斉藤:実は東海村には首都圏で唯一の原発、東海第二原発があります。東日本大震災では津波に襲われたんですけれども、なんとか事故には至らなかったんですが、その後運転を停止しました。そして現在は一連の再稼働のための審査には合格しています。

速水:日本全国で、マニュアル通りちゃんと点検できるのみたいなことが確認できたら再稼働していくという流れなんですが、行政の側としては住民の声を今重視しようとしているということがあるんですか。

斉藤:原発を再稼働をさせるためには、原発の事業者が周辺の自治体の首長さんに再稼働をしていいかどうかお伺いをたてるんです。これを事前了解といっていまして、そういう協定があります。各首長さんは再稼働の是非を判断する一つの判断材料として、住民の意識意向を把握したい。その上で再稼働させるかどうかというのを判断したいということになんです。

速水:なるほど。それにはいろんな手法があると思うんですけど、こういうのって住民の声ではないものが意見として出てきて、本当の住民の声が聞こえないままになってしまうみたいな事ってよくあると思うんですが、東海村の場合はどうなんでしょうか。

斉藤:やはり意見する人っていうのは結構限られてきてしまいますので、白か黒かというのを普段言わない、いわゆる本当にフラットな方の声というのを把握したいというのはあると思います。

速水:まあフラットなのかはわからないですけど、サイレントマジョリティの声を拾うことって簡単ではないわけですよね。なぜなら表に出てくる人達は白か黒かの人だから。この自分ごと化会議は、無作為抽出で1000人に案内状を出すという話でしたが、その人たちに会議してもらうことで、これはどうなっていくと思われますか。

斉藤:まずどれだけの人が、この意見しづらい東海村で手をあげるのかというのも興味がありますし、僕自身もサイレントマジョリティの方が何を考えているのかというのが初めて公の場で議論されるということでとても注目しています。

速水:ちなみこれは公表されることが前提になりますよね。

斉藤:はい。この会議はすべて公開です。

速水:その中で、特に原発問題みたいな、生活にも関わるけどイデオロギーの部分もあるような問題について、普通は意見を言うことに躊躇する人たちが多いですよね。オープンな会議になるんでしょうか。

斉藤:そうなってほしいというのが我々の願望なんですけどね。

速水:そして、例えば今僕は東海村の人たちがちゃんと議論をするんですか?というところを問いかけていますが、それ自体がちょっと他人ごとすぎるポジションなのかなという気もしたんです。そこで作られる電気は、実際は東京で僕らが消費者だったりする場合に、全く他人ごとにしていい問題でもないんだよという問いかけがありましたよね。そこも含めて“自分事”という言葉がつきつけるものがありますよね。再稼働には県内14市町村の広域避難計画の策定の必要もあるわけで、日本は非常に狭いですから県をまたぐ近隣の自治体でも全く無縁ではないわけですよね。
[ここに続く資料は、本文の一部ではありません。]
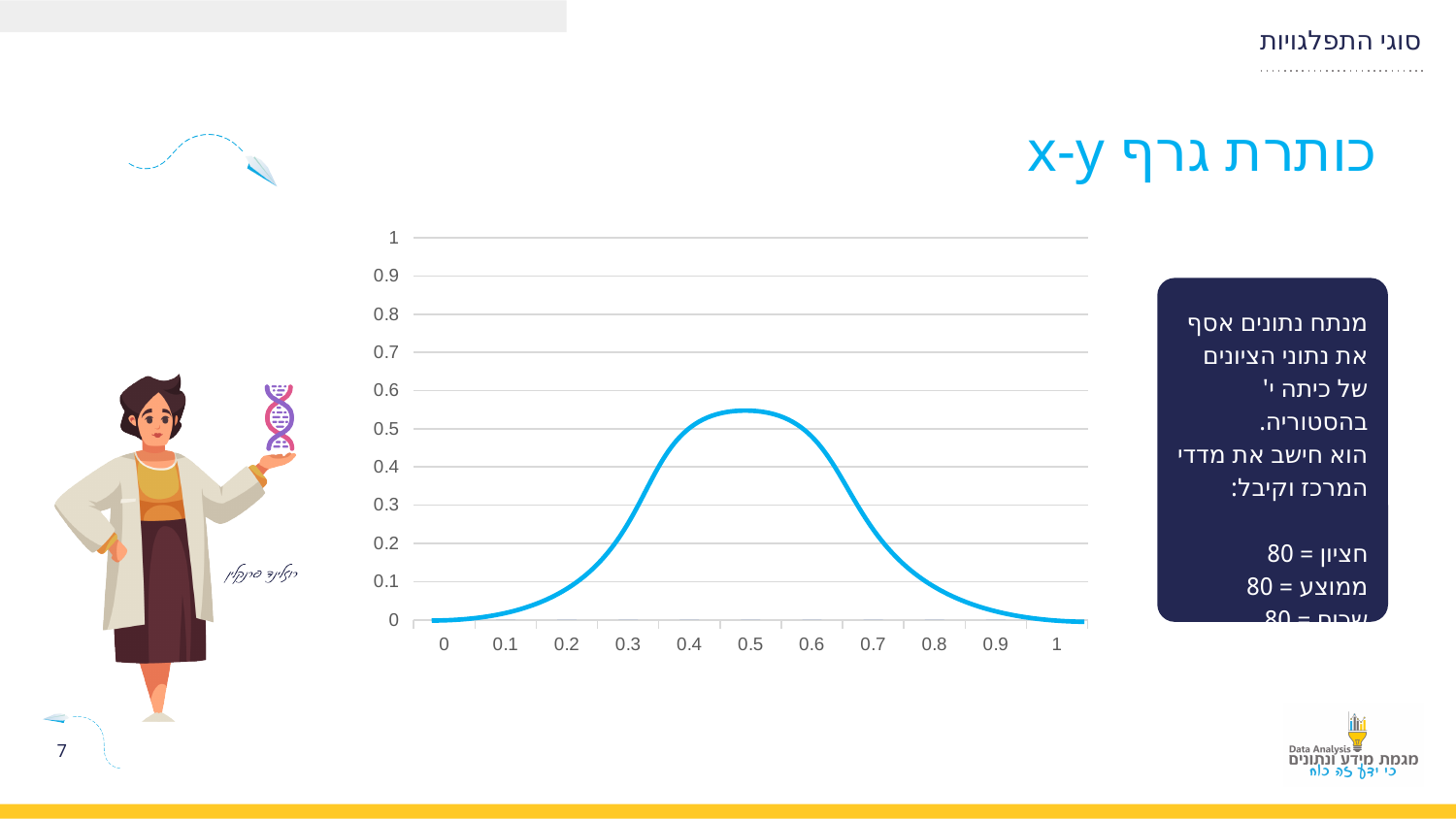
What is the highest value labelled on the y axis? 1 How many tick labels are shown on the x axis? 11 Is the value of the curve at x = 0.5 greater or less than 0.5? greater What kind of chart is shown on the slide? line chart Is the value of the curve at x = 0.8 greater or less than 0.3? less At which x-axis tick does the curve reach its highest value? 0.5 Do the values rise or fall as x goes from 0.5 to 1? fall Is the value of the curve at x = 0.2 greater or less than 0.2? less Do the values rise or fall as x goes from 0 to 0.5? rise Which is larger, the value of the curve at x = 0.5 or at x = 0.9? x = 0.5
斉藤:そうですね。今県内14市町村で広域避難計画を策定しているんですが、避難先によっては茨城県内だけではなくて、福島、栃木、群馬、埼玉、千葉に避難しなければいけない自治体も含まれています。ですから、茨城県近隣の皆さんにとっても他人ごとじゃないということを是非考えていただければと思います。場合によっては自分の所の市町村で茨城県の避難者を受け入れることもありますし、皆さんが当事者になるのかなと思います。

速水:今日は茨城新聞東京支社の斉藤明成さんにお話を伺いました。ありがとうございました。